1766
ENGLISH POETRY 1579-1830: SPENSER AND THE TRADITION

Song.

The Laurel-Wreath; being a Collection of original Miscellaneous Poems, on Subjects Moral, Comic, and Divine. By W. P. 2 Vols.

Dr. William Perfect


A pastoral ballad in five anapestic quatrains. Colin, who has treated the ladies, now expects a return: "He went to the wake in the dale, | And bought you up ribbons a score: | He paid for the dance in the vale, | But now he is able no more." This poem, in a distinctly lower register, rings changes on the pastoral-ballad theme of the impoverished but sincere swain.

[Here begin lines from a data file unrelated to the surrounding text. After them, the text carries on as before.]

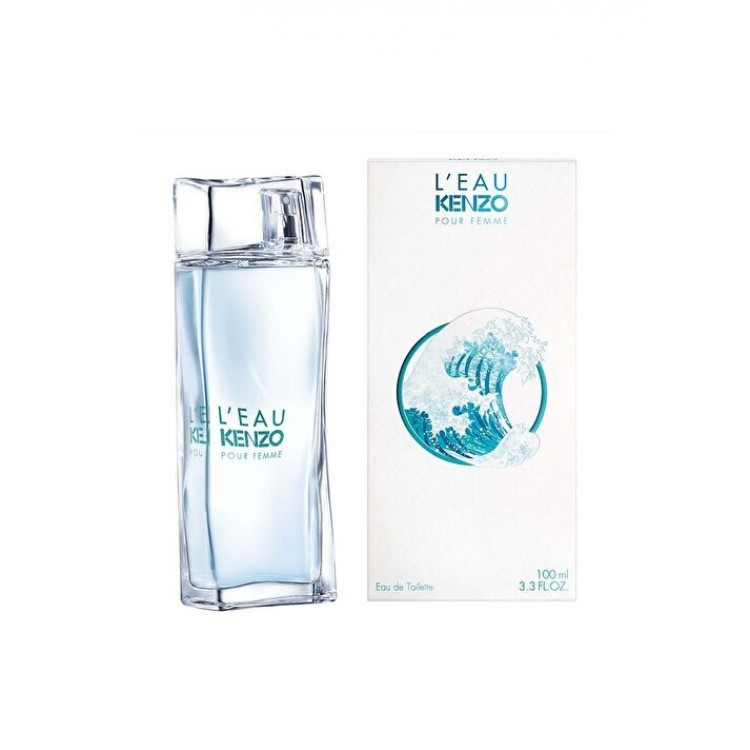 Knz L'Eau Kenzo Pour Femme 100 ml Edt Kadın Parfüm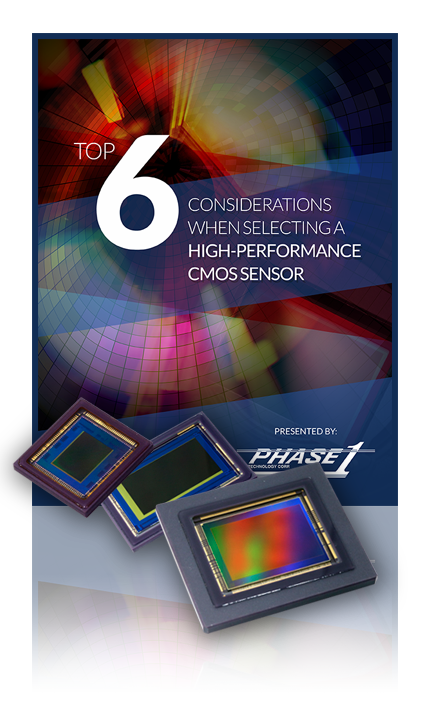 Top 6 Considerations When Selecting a High-Performance CMOS Sensor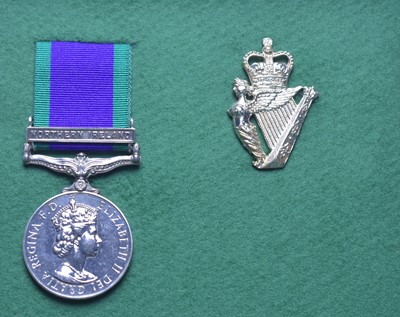 Lot 276 - Campaign Service Medal
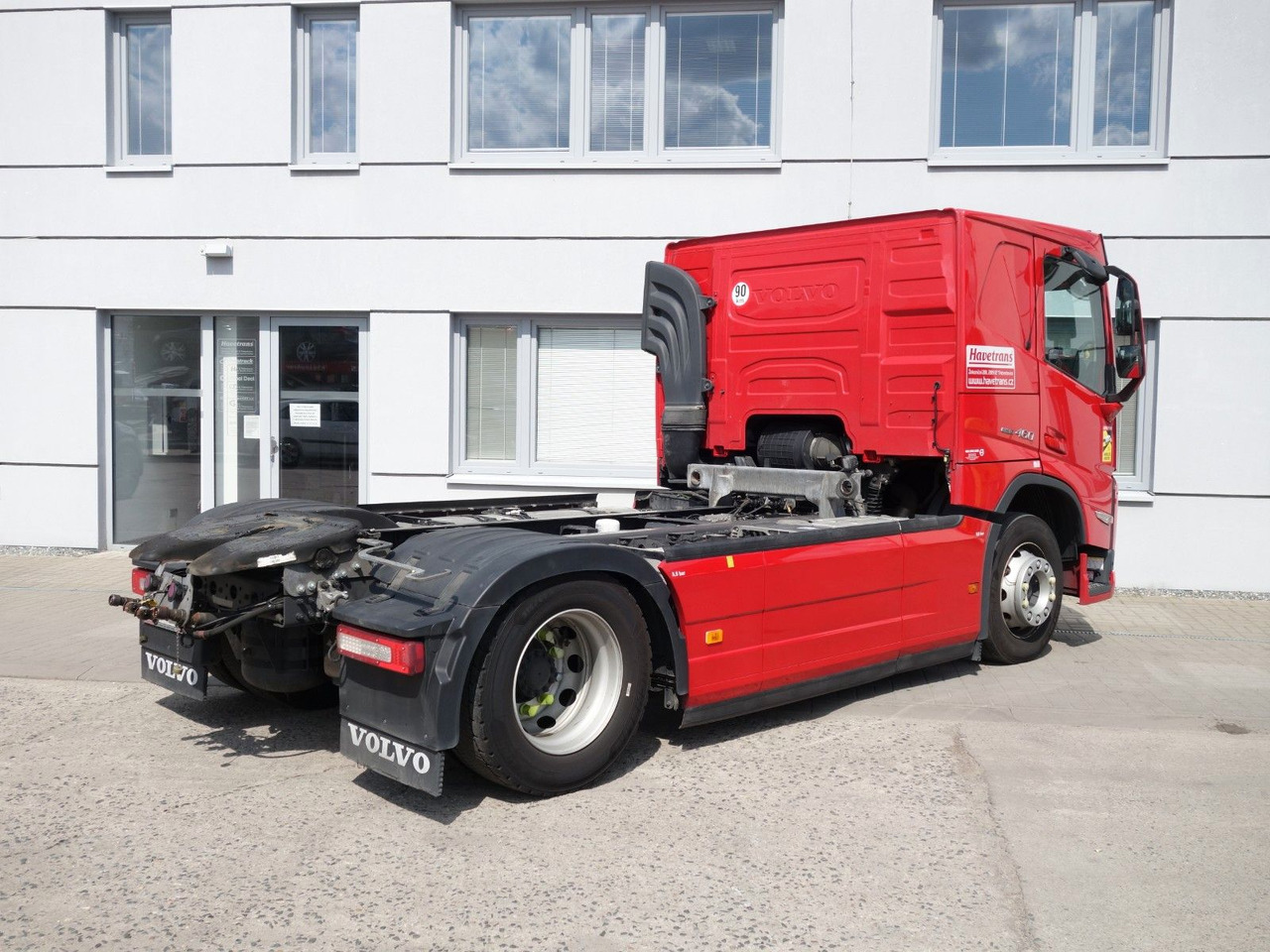 Volvo FM 13, 460 PS, Retarder , fur Euro Lohr - Tegljač: slika 4 Volvo FM 13, 460 PS, Retarder , fur Euro Lohr - Tegljač: slika 4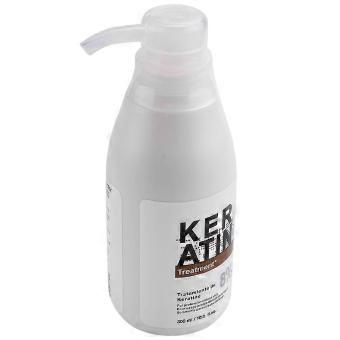Brazilian Keratin Straightening Hair Treatment, 8% Formalin, 300ml, Frizz Control, Shiny Hair, Damaged Hair Repair, General Use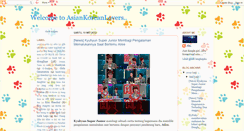 Desktop Screenshot of koreanlovelf.blogspot.com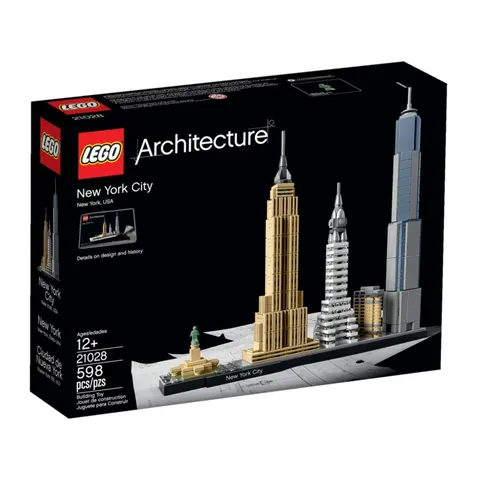 LEGO Architecture 21028 Nowy Jork – zdjęcie 2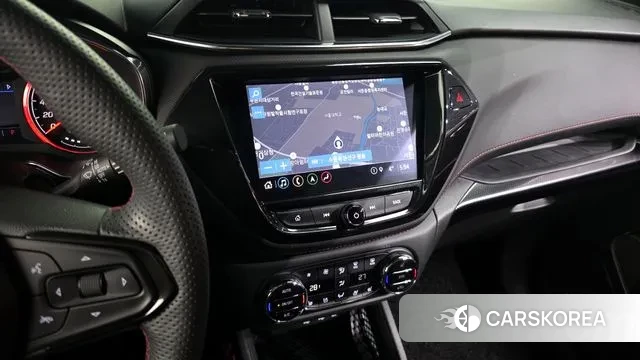 Chevrolet (GM Daewoo) Trailblazer 2023 Белый из Кореи, фото 5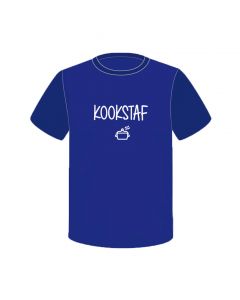 Scoutfun t-shirt Kookstaf navy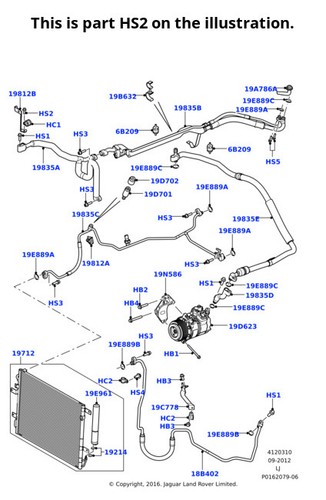 Land rover genuine - rover, screw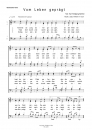 Vom Leben geprägt - für Chor SATB a cappella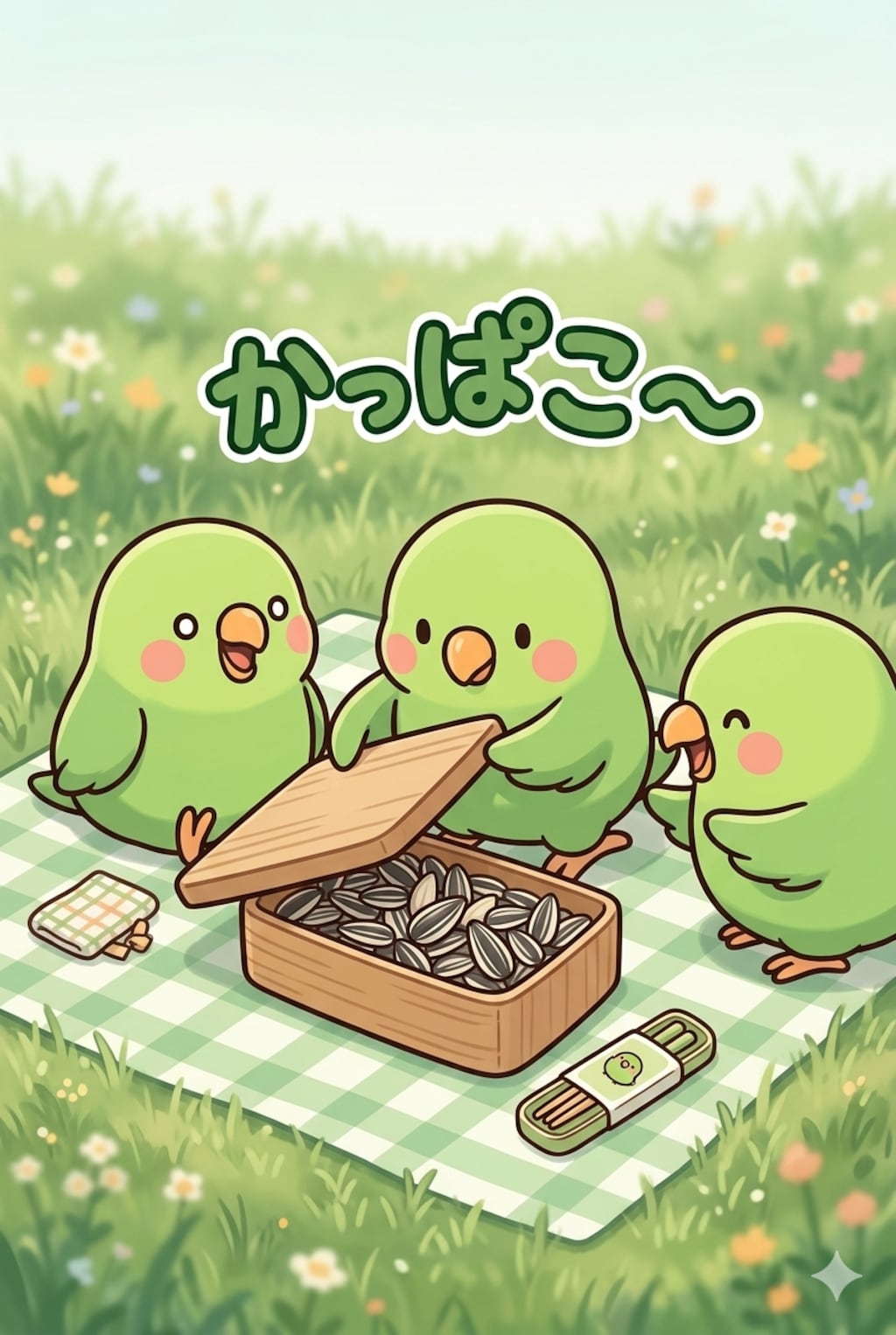 ピクニックインコ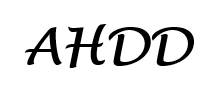 AHDD logo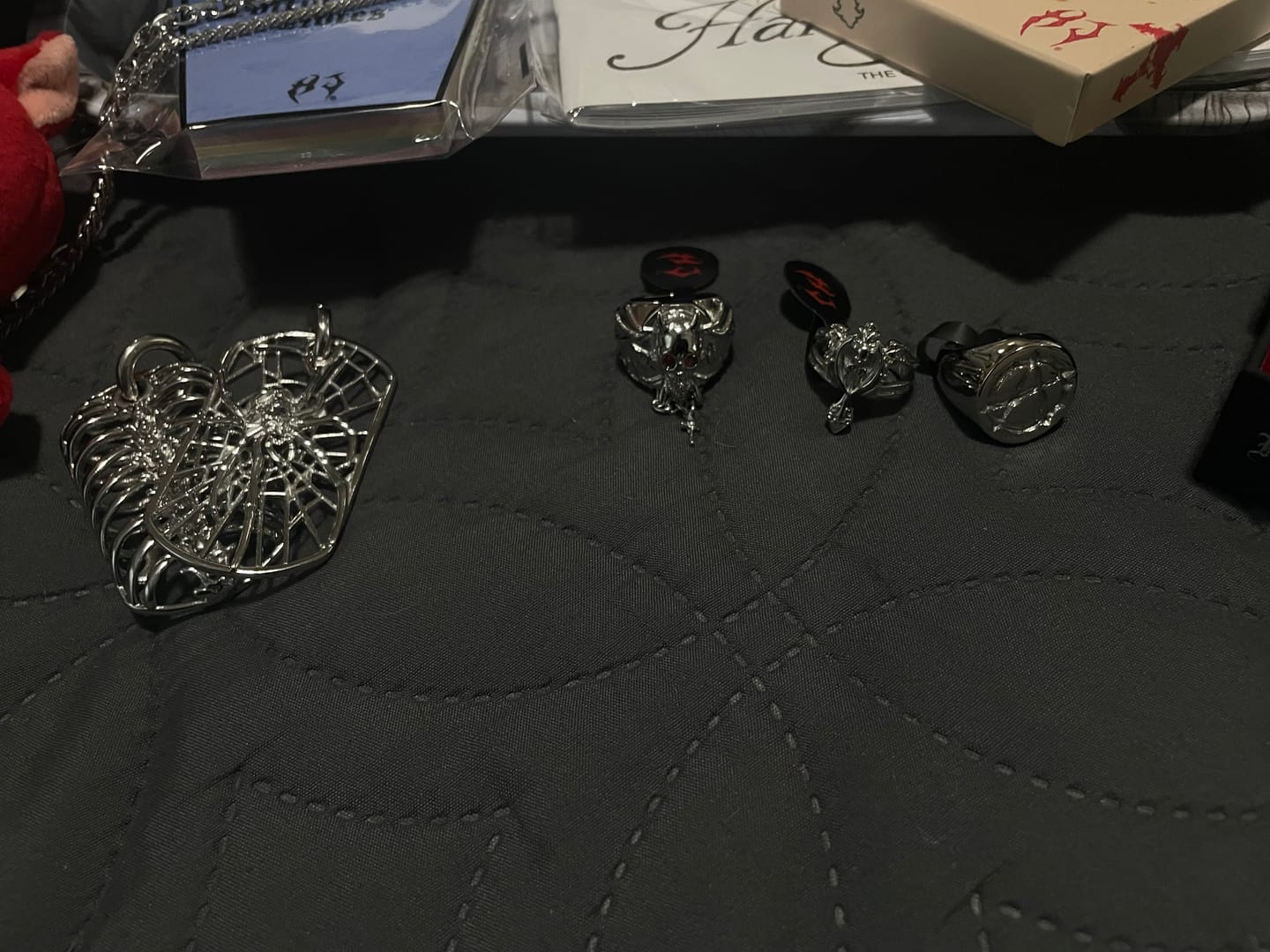 Customer photo review of TRIBAL CROSS RING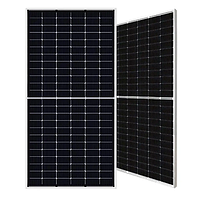 🌟Двостороння сонячна панель 550 Вт монокристалічна 144 елементи IP68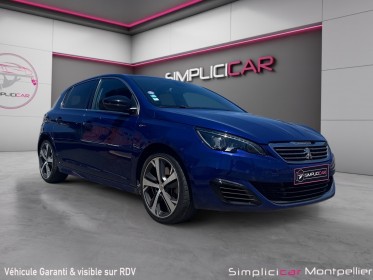 Peugeot 308 1.6 thp 205ch bvm6 gt garantie 12 mois occasion montpellier (34) simplicicar simplicibike france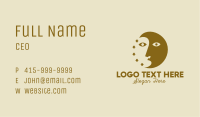 Astrology Face  Business Card Image Preview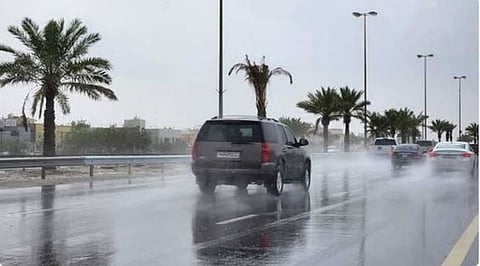 محلل بالأرصاد: استمرار فرص هطول الأمطار على معظم مناطق المملكة حتى الأحد المقبل
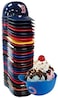 Rawlings All 30 MLB Teams Official 8oz Mini Baseball Helmet Ice Cream Snack Bowls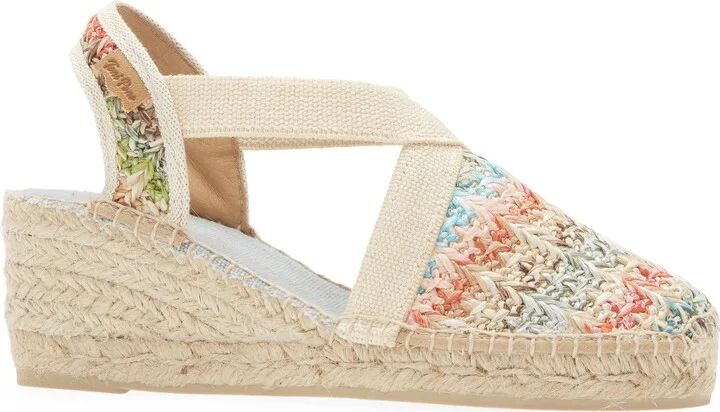 Terra Espadrille Wedge Sandal - Image 3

William Perfect would become one of the most prolific composers of poems in the pastoral ballad mode, though he was very slow to come to it. In his first two volumes of poems (this is the second) he inclined more to elegiac quatrains. John Nichols contributed to this volume.



Ye rose-colour'd damsels attend
A swain with an innocent heart!
Your mercy to COLIN extend;
To COLIN, devoid of all art.

He once had a pocket that shone
With guineas most heavenly bright:
"Come, take them," he cry'd, "they're your own:"
The ladies he loves to delight!

You know with what fondness you run,
While his money so tempting remain'd;
And you know, how you made him your sun,
When from presents your shepherd refrain'd.

He went to the wake in the dale,
And bought you up ribbons a score:
He paid for the dance in the vale,
But now he is able no more.

Some pity bestow on the swain;
Compassion don't fail to advance;
Lest, angry, this should be his strain,
"He pipes not, so you will not dance."